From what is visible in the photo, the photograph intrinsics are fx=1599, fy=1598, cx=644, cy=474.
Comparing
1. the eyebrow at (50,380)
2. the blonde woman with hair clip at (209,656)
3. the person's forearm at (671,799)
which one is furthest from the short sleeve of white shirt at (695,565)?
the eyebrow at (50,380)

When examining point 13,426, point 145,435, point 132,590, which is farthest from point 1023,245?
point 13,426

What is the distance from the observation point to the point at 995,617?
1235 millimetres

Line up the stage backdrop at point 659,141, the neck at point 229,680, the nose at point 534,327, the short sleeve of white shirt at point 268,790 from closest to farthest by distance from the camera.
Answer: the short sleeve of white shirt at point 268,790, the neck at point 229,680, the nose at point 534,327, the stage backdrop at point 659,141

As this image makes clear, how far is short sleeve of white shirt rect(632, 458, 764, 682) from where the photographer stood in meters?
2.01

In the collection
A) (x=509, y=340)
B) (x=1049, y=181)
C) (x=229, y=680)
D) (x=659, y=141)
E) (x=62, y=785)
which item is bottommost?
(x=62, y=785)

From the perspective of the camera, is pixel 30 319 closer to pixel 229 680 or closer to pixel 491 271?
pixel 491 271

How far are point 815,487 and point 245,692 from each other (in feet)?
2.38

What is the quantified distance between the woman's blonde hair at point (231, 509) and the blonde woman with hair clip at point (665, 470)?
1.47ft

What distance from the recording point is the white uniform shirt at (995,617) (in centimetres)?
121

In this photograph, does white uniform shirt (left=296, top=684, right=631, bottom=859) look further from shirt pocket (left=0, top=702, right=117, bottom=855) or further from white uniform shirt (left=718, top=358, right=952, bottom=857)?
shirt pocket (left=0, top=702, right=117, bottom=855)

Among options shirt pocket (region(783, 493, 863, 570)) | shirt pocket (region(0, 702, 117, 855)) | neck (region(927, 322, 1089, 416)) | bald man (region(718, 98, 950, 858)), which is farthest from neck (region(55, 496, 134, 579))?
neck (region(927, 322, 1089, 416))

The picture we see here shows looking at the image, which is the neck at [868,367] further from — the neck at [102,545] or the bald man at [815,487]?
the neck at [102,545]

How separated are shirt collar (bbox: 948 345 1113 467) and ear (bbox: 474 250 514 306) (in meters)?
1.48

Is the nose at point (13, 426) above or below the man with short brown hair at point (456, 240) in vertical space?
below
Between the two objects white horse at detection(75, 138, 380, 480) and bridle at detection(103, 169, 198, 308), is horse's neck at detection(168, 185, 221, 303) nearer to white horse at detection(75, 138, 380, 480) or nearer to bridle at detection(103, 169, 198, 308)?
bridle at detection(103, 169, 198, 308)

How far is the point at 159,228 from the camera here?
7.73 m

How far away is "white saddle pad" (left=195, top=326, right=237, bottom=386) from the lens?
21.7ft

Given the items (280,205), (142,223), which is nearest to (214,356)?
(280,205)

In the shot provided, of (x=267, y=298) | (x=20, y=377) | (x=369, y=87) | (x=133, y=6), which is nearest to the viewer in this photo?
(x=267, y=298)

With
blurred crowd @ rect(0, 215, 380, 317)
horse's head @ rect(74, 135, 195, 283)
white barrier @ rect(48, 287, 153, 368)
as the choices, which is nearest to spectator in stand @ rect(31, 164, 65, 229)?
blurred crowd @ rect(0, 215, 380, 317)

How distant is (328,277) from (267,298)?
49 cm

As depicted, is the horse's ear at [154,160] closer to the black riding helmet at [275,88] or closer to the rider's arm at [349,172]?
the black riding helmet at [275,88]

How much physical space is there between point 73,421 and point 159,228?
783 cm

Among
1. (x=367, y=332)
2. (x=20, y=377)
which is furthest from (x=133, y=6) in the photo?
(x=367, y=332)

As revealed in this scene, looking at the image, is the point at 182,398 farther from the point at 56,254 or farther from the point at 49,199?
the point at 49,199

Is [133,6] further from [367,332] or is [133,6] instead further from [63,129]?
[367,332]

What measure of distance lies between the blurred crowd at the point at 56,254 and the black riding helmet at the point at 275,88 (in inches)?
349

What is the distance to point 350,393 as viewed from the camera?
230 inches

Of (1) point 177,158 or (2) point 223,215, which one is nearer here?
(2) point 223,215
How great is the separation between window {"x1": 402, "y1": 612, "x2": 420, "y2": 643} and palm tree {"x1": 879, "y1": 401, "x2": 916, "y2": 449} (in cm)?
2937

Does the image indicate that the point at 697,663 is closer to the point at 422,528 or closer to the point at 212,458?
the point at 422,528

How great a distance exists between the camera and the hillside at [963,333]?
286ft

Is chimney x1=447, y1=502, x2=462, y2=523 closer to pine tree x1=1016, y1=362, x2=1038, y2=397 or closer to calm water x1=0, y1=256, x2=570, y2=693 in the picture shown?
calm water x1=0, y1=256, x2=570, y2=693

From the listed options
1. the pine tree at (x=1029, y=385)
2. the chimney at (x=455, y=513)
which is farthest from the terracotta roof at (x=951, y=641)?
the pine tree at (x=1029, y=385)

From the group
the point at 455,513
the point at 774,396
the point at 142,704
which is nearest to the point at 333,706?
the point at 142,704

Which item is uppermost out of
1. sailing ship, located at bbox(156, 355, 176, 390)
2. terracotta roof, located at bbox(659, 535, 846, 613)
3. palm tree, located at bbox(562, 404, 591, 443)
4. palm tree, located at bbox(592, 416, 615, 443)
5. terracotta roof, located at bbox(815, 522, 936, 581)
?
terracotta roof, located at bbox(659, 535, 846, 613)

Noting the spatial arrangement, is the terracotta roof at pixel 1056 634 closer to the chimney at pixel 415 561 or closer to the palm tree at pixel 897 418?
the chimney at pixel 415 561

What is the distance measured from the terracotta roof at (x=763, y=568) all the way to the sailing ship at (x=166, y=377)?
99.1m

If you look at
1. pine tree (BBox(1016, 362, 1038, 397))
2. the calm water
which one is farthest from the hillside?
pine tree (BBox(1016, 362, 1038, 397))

+ + + + +

- _JOB_
Using the listing above, retype each line exactly.

- _RESPONSE BELOW_
From what is visible in the photo, the photograph intrinsics are fx=1599, fy=1598, cx=644, cy=474.
Comparing
1. the eyebrow at (50,380)
2. the blonde woman with hair clip at (209,656)
3. the person's forearm at (671,799)
which one is furthest from the short sleeve of white shirt at (695,565)?
the eyebrow at (50,380)

When examining point 13,426, point 145,435, point 132,590, which is farthest from point 1023,245?
point 13,426

What is the distance from the observation point to the point at 995,617?
1235 millimetres

Line up the stage backdrop at point 659,141, the neck at point 229,680, the nose at point 534,327, the short sleeve of white shirt at point 268,790 from closest to farthest by distance from the camera.
Answer: the short sleeve of white shirt at point 268,790, the neck at point 229,680, the nose at point 534,327, the stage backdrop at point 659,141

As this image makes clear, how far is short sleeve of white shirt rect(632, 458, 764, 682) from where the photographer stood in meters?
2.01

In the collection
A) (x=509, y=340)
B) (x=1049, y=181)
C) (x=229, y=680)
D) (x=659, y=141)
E) (x=62, y=785)
which item is bottommost?
(x=62, y=785)

From the perspective of the camera, is pixel 30 319 closer to pixel 229 680 or closer to pixel 491 271?
pixel 491 271

How far are point 815,487 and point 245,692 from each other (in feet)?
2.38

What is the quantified distance between the woman's blonde hair at point (231, 509) and the blonde woman with hair clip at point (665, 470)?
1.47ft

What distance from the recording point is the white uniform shirt at (995,617) (in centimetres)?
121

In this photograph, does white uniform shirt (left=296, top=684, right=631, bottom=859) look further from shirt pocket (left=0, top=702, right=117, bottom=855) or further from white uniform shirt (left=718, top=358, right=952, bottom=857)?
shirt pocket (left=0, top=702, right=117, bottom=855)

Among options shirt pocket (region(783, 493, 863, 570)) | shirt pocket (region(0, 702, 117, 855)) | neck (region(927, 322, 1089, 416)) | bald man (region(718, 98, 950, 858)), which is farthest from neck (region(55, 496, 134, 579))?
neck (region(927, 322, 1089, 416))

The picture we see here shows looking at the image, which is the neck at [868,367] further from — the neck at [102,545] or the bald man at [815,487]?
the neck at [102,545]

How separated are shirt collar (bbox: 948 345 1113 467) and ear (bbox: 474 250 514 306) (in meters)?
1.48

Is the nose at point (13, 426) above or below the man with short brown hair at point (456, 240) in vertical space?
below
Between the two objects white horse at detection(75, 138, 380, 480) and bridle at detection(103, 169, 198, 308), is horse's neck at detection(168, 185, 221, 303) nearer to white horse at detection(75, 138, 380, 480) or nearer to bridle at detection(103, 169, 198, 308)?
bridle at detection(103, 169, 198, 308)

How far is the point at 159,228 from the camera here?
7.73 m

How far away is "white saddle pad" (left=195, top=326, right=237, bottom=386) from the lens?
21.7ft

Given the items (280,205), (142,223), which is nearest to (214,356)?
(280,205)

In the shot provided, of (x=267, y=298) | (x=20, y=377) | (x=369, y=87) | (x=133, y=6), which is nearest to the viewer in this photo?
(x=267, y=298)

With
blurred crowd @ rect(0, 215, 380, 317)
horse's head @ rect(74, 135, 195, 283)
white barrier @ rect(48, 287, 153, 368)
as the choices, which is nearest to spectator in stand @ rect(31, 164, 65, 229)?
blurred crowd @ rect(0, 215, 380, 317)

How distant is (328,277) from (267,298)?
49 cm

As depicted, is the horse's ear at [154,160] closer to the black riding helmet at [275,88] or closer to the rider's arm at [349,172]?
the black riding helmet at [275,88]

How much physical space is there between point 73,421 and point 159,228?
783 cm

Among
1. (x=367, y=332)
2. (x=20, y=377)
which is furthest from (x=133, y=6) in the photo?
(x=367, y=332)

As revealed in this scene, looking at the image, is the point at 182,398 farther from the point at 56,254 or farther from the point at 49,199?
the point at 49,199

Is [133,6] further from [367,332] or is [133,6] instead further from [63,129]?
[367,332]

What measure of distance lies between the blurred crowd at the point at 56,254 and the black riding helmet at the point at 275,88 (in inches)?
349

What is the distance to point 350,393 as viewed from the camera?
230 inches

Of (1) point 177,158 or (2) point 223,215, which one is nearer here?
(2) point 223,215
How great is the separation between window {"x1": 402, "y1": 612, "x2": 420, "y2": 643} and palm tree {"x1": 879, "y1": 401, "x2": 916, "y2": 449} (in cm)?
2937

Does the image indicate that the point at 697,663 is closer to the point at 422,528 or closer to the point at 212,458?
the point at 422,528

How great a distance exists between the camera and the hillside at [963,333]?
286ft

Is chimney x1=447, y1=502, x2=462, y2=523 closer to pine tree x1=1016, y1=362, x2=1038, y2=397 or closer to calm water x1=0, y1=256, x2=570, y2=693 in the picture shown?
calm water x1=0, y1=256, x2=570, y2=693

From the listed options
1. the pine tree at (x=1029, y=385)
2. the chimney at (x=455, y=513)
which is farthest from the terracotta roof at (x=951, y=641)?
the pine tree at (x=1029, y=385)

From the group
the point at 455,513
the point at 774,396
the point at 142,704
which is nearest to the point at 333,706?
the point at 142,704

Which item is uppermost out of
1. sailing ship, located at bbox(156, 355, 176, 390)
2. terracotta roof, located at bbox(659, 535, 846, 613)
3. palm tree, located at bbox(562, 404, 591, 443)
4. palm tree, located at bbox(592, 416, 615, 443)
5. terracotta roof, located at bbox(815, 522, 936, 581)
?
terracotta roof, located at bbox(659, 535, 846, 613)

Noting the spatial arrangement, is the terracotta roof at pixel 1056 634 closer to the chimney at pixel 415 561 or closer to the palm tree at pixel 897 418?
the chimney at pixel 415 561

What is the distance measured from the terracotta roof at (x=763, y=568) all the way to the sailing ship at (x=166, y=377)?
99.1m

If you look at
1. pine tree (BBox(1016, 362, 1038, 397))
2. the calm water
which one is farthest from the hillside?
pine tree (BBox(1016, 362, 1038, 397))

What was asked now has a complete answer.